Both issues are so controversial among Republicans that, if he runs, some of his competitors will surely try to use his stances against him.
“These issues could be two Achilles' heels for him in a competitive Republican primary, in part because they are such raw, emotional issues,” write Mr. Todd and his compatriots.
In particular, immigration reform has already tied the party’s elected members in knots, as conservatives who oppose any sort of “amnesty” for undocumented immigrants fight with establishment Republicans who believe that the GOP must deal with the reality of the problem and the growing importance of the Hispanic vote.
So in raising immigration again – and repeating his assertion that immigrants sneak into the country as an “act of love” to help provide for their families – Bush may have ensured that the party will settle this internal dispute once and for all in the 2016 race, whether he runs or not.
That’s because Sen. Marco Rubio (R) of Florida pretty much shares Bush’s view on this issue, and has fought to pass some sort of immigration reform in Congress. He’s gotten battered by the right in the process.
Senator Rubio is likely to run, especially if Bush does not. And Bush has now laid down a marker on immigration for both of them.

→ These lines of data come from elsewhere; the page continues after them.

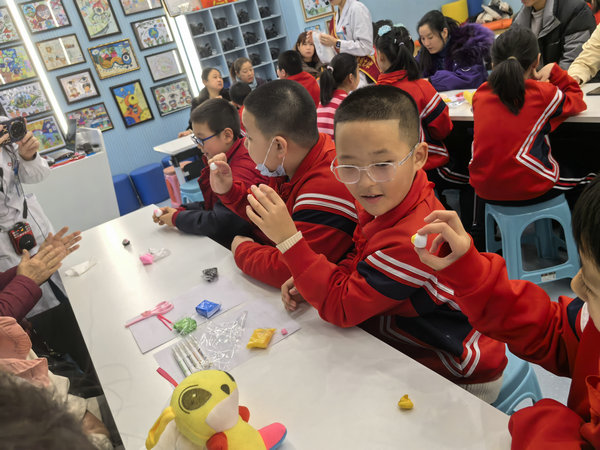 1743062781927546.jpg 讓孩子了解眼球結(jié)構(gòu).jpg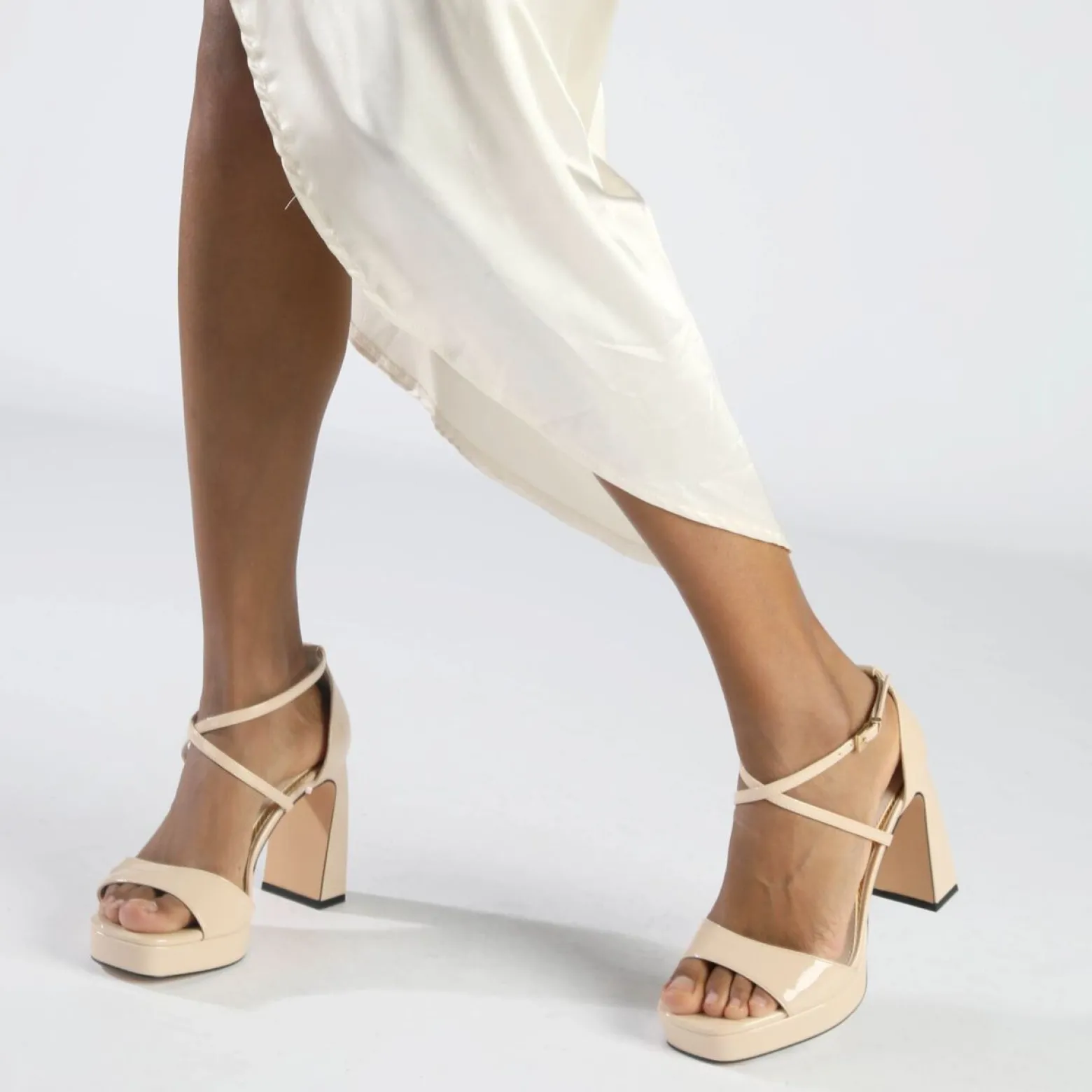 cherry_neat_heeled_sandals_vegan_1.webp Women BUFFALO Occasion Shoes^Cherry Neat Heeled Sandals Vegan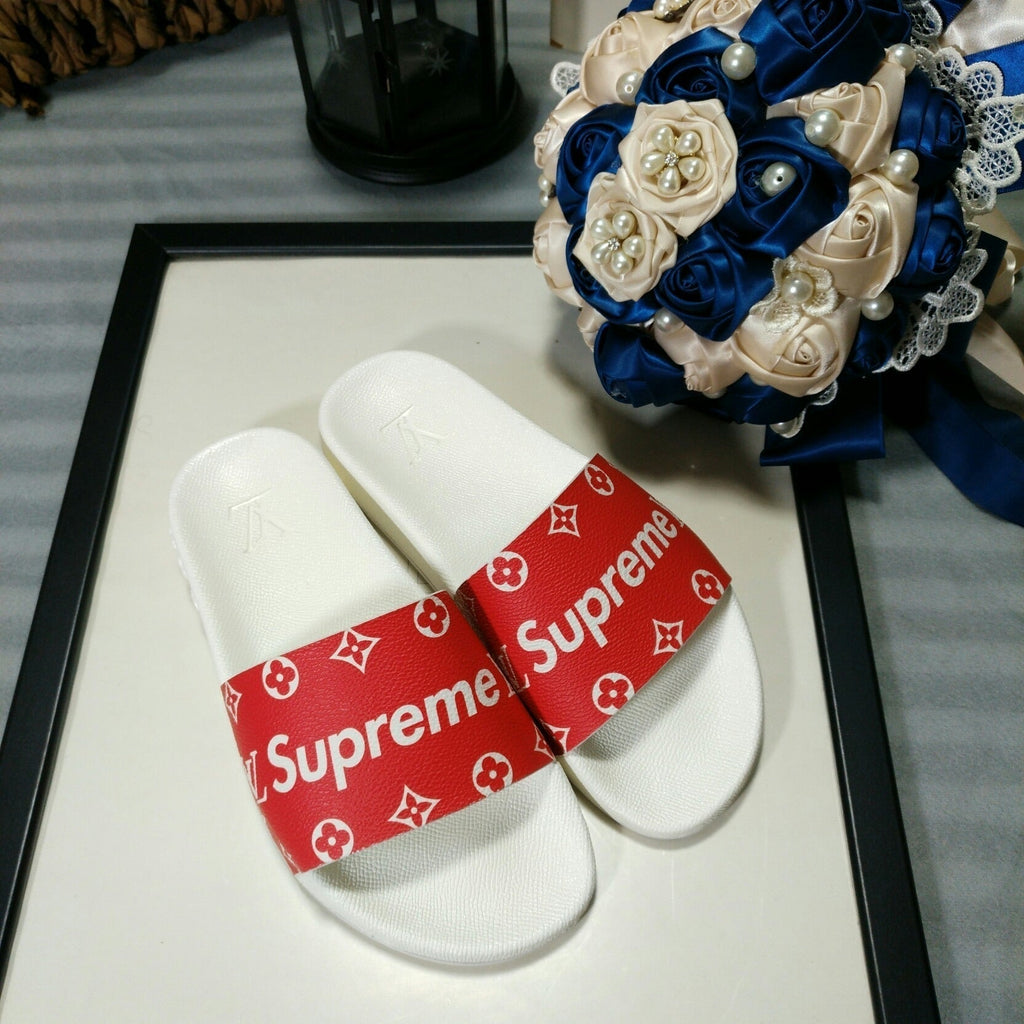 S L I D E S - LV x S U P R E M E - product image from the listing.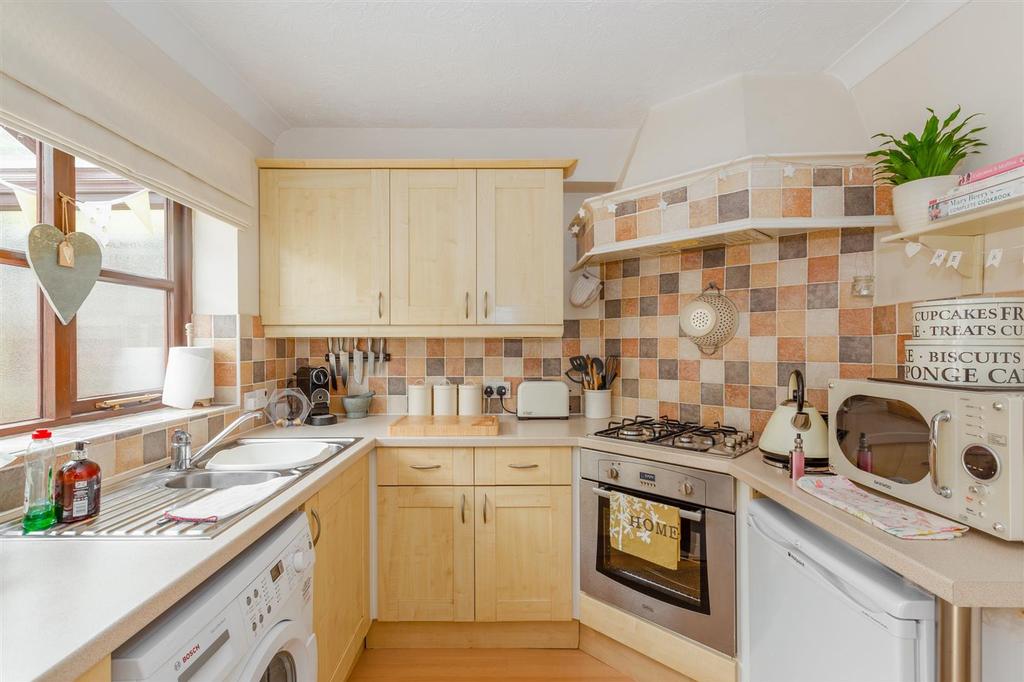 Avranches Avenue, Crediton, EX17 2 bed semidetached house £237,500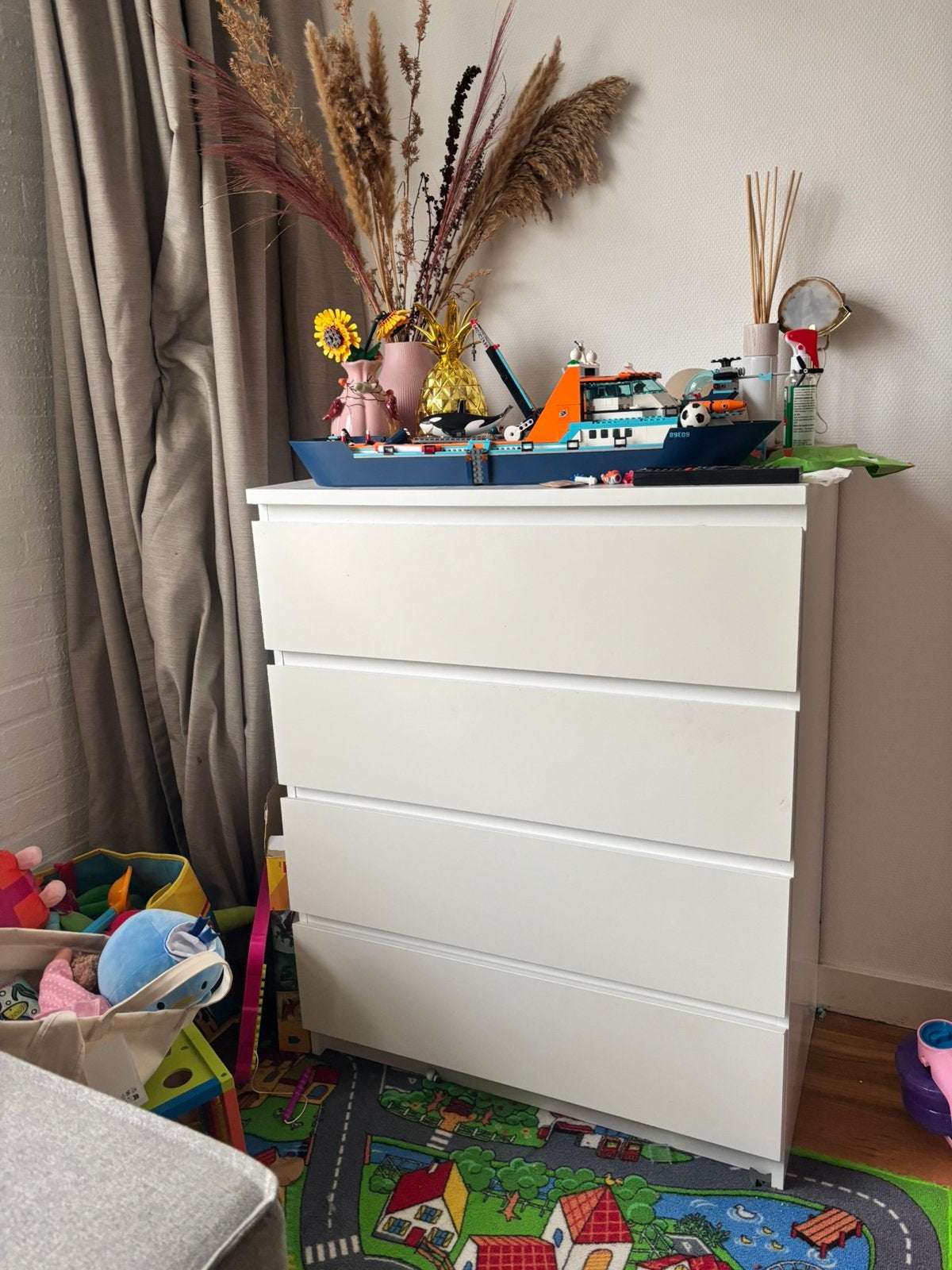 Ladekast malm ikea 4 lades, Ophalen, Zo goed als nieuw, 75 tot 100 cm, Voetruimte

Bush’s statements on the issue “will answer the question about his own electability in a contest that tests the most conservative credentials of its contenders. Or it will provide some running room for people closer to his own views on immigration," according to Bloomberg’s Mark Silva.
Thus Bush on Sunday may have issued a direct challenge to the tea party wing of the Republicans: Let’s see what you’ve got. Their response, and how that plays out in polls over the coming months, could well be a major influence on whether he ends up running or not.